Monday, September 18, 2023

Apple’s New Transformer-Powered Predictive Text Model

Jack Cook (via Hacker News):

The feature will occasionally suggest more than one word at a time, but this is generally limited to instances where the upcoming words are extremely obvious, similar to the autocomplete in Gmail.


I have to say that this vocabulary file strikes me as pretty unique, but it’s definitely not out of the question for a language model deployed in this setting. I’ve personally never seen emojis featured so prominently in a language model’s tokenizer, but existing research has shown that domain-specific models and tokenizers can drastically improve downstream model performance. So it makes sense that a model trained for use in things like text messages, in which emojis and contractions will be used a lot, would prioritize them.

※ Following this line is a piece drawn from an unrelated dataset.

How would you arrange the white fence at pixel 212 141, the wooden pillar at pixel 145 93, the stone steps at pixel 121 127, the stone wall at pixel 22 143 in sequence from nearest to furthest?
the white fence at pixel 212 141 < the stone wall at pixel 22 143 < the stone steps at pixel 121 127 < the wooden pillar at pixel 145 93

GPT-2 has four main parts: token embeddings, positional encodings, a series of 12-48 decoder blocks, and an output layer. The network described by unilm_joint_cpu appears to be the same, except with only 6 decoder blocks. Most of the layers within each decoder block have names like gpt2_transformer_layer_3d, which would also seem to suggest it’s based on a GPT-2 architecture.

From my calculations based on sizes of each layer, Apple’s predictive text model appears to have about 34 million parameters, and it has a hidden size of 512 units. This makes it much smaller than even the smallest version of GPT-2.

The early reports about auto-correct in iOS 17 and macOS 14 seem to be positive. I’m cautiously optimistic that it will fix the biggest problems for me with the old system, which are that it suggests words that are not spelled correctly and even changes correct words that I entered into mistakes.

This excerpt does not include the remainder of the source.